**Data provided:**
BEGIN

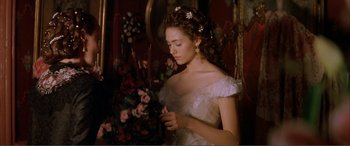 Movie still from “The Phantom of the Opera” (2004), directed by Joel Schumacher – A woman in a white dress holding a flower; Close Up shot, Over the shoulder angle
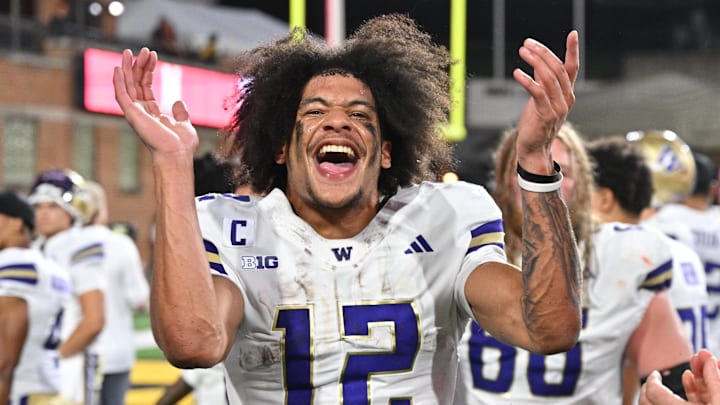 Oct 4, 2025; College Park, Maryland, USA;  Washington Huskies wide receiver Denzel Boston (12) celebrates after the Huskies comeback victory over the Maryland Terrapins at SECU Stadium. Mandatory Credit: Jamie Sabau-Imagn Images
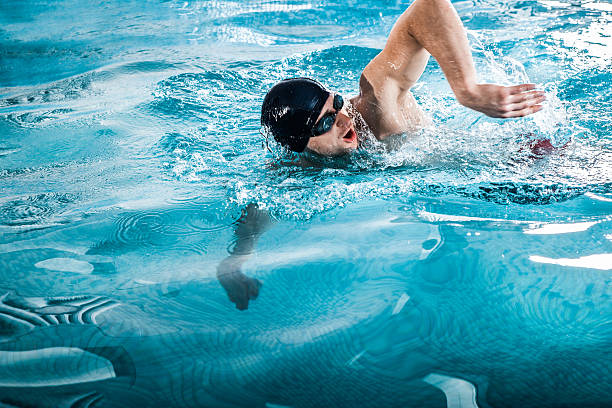 istock Young man swimming the front crawl in a pool 623296068
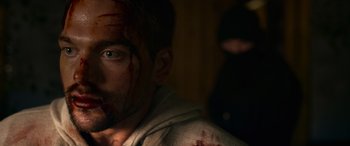 Movie still from “Sick” (2022), directed by John Hyams – A person with blood all over his face; Close Up shot, Over the shoulder angle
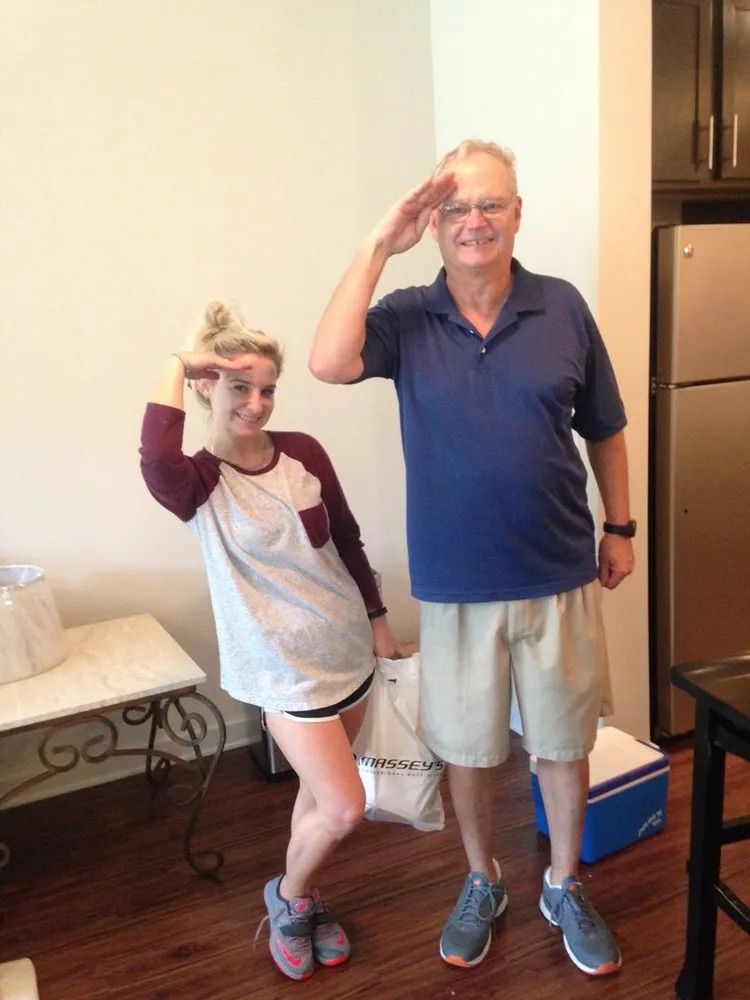 A person in a maroon and white shirt and a person in a blue polo shirt stand side-by-side, both saluting in a room.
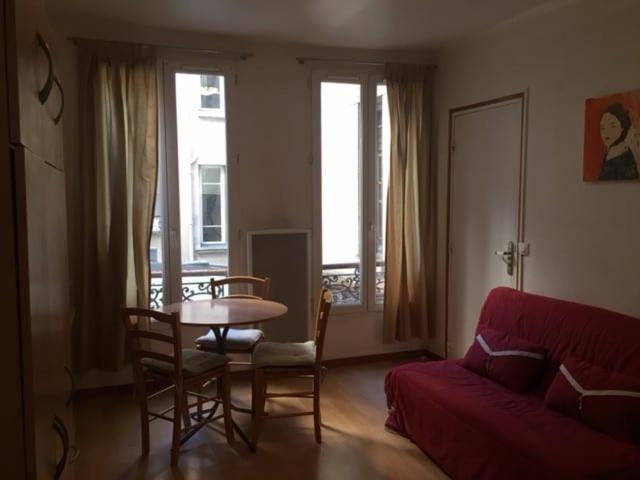 un salon avec une table et un canapé rouge dans l'établissement IB Saint Martin, à Paris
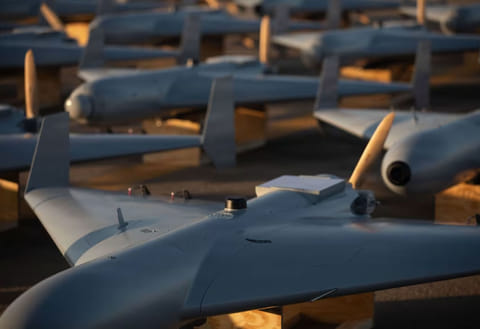 Unmanned Combat Attack System (LUCAS) drones are positioned on the tarmac at an undisclosed base in the US Central Command operating area, on November 23, 2025. The LUCAS platforms are part of a one-way attack drone squadron that CENTCOM recently deployed to the Middle East. 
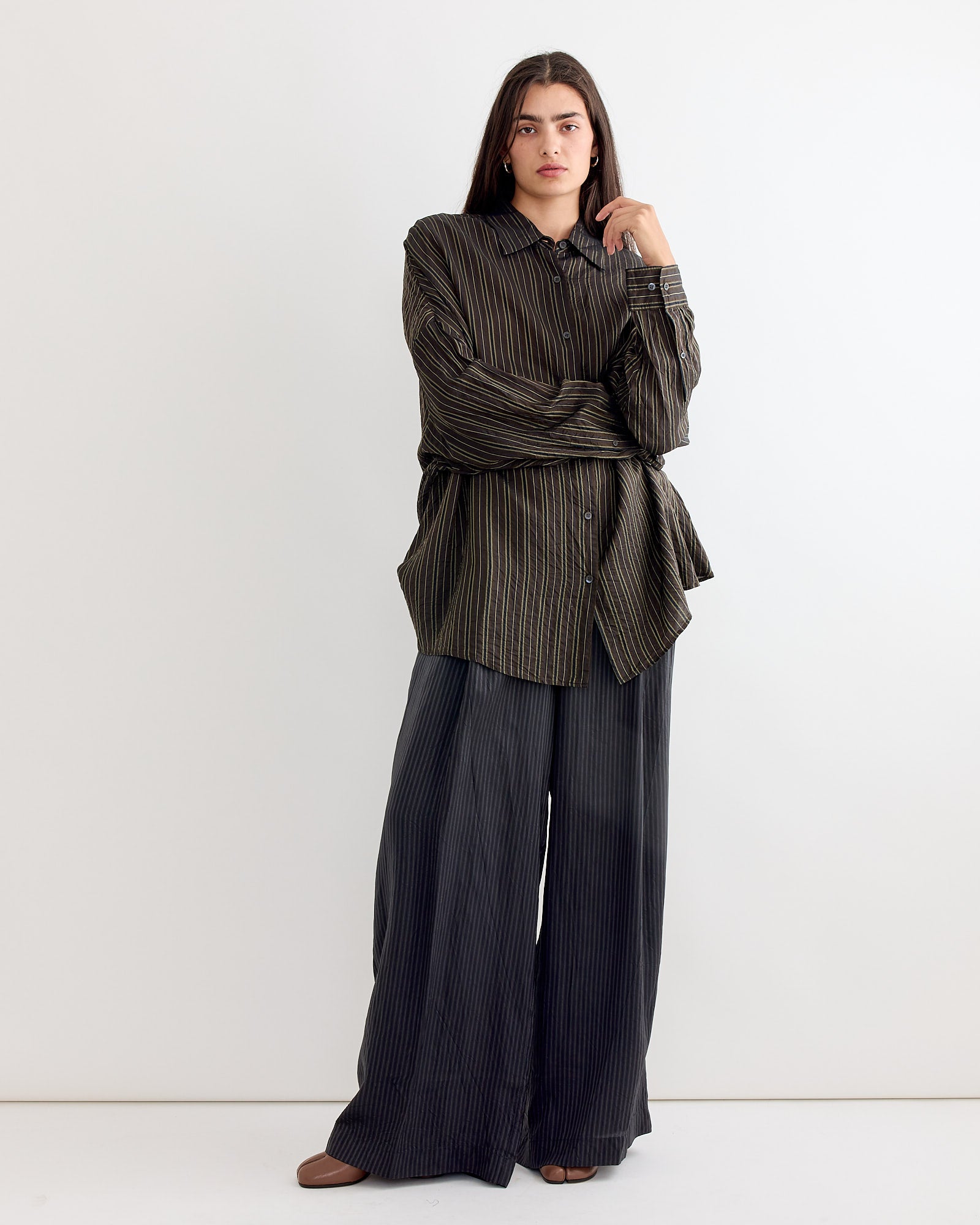 A person with long, dark hair and a neutral expression wears the Dries Van Noten Striped Shirt in Brown against a white background, paired with wide-leg dark pinstriped pants and brown shoes.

END

**Aim of the exercise:**
Reproduce all eight records above word for word, leaving the pictures out of your answer.

**Output below:**
 Movie still from “The Phantom of the Opera” (2004), directed by Joel Schumacher – A woman in a white dress holding a flower; Close Up shot, Over the shoulder angle
 Oct 4, 2025; College Park, Maryland, USA;  Washington Huskies wide receiver Denzel Boston (12) celebrates after the Huskies comeback victory over the Maryland Terrapins at SECU Stadium. Mandatory Credit: Jamie Sabau-Imagn Images
 istock Young man swimming the front crawl in a pool 623296068
 Movie still from “Sick” (2022), directed by John Hyams – A person with blood all over his face; Close Up shot, Over the shoulder angle
 A person in a maroon and white shirt and a person in a blue polo shirt stand side-by-side, both saluting in a room.
 un salon avec une table et un canapé rouge dans l'établissement IB Saint Martin, à Paris
 Unmanned Combat Attack System (LUCAS) drones are positioned on the tarmac at an undisclosed base in the US Central Command operating area, on November 23, 2025. The LUCAS platforms are part of a one-way attack drone squadron that CENTCOM recently deployed to the Middle East. 
 A person with long, dark hair and a neutral expression wears the Dries Van Noten Striped Shirt in Brown against a white background, paired with wide-leg dark pinstriped pants and brown shoes.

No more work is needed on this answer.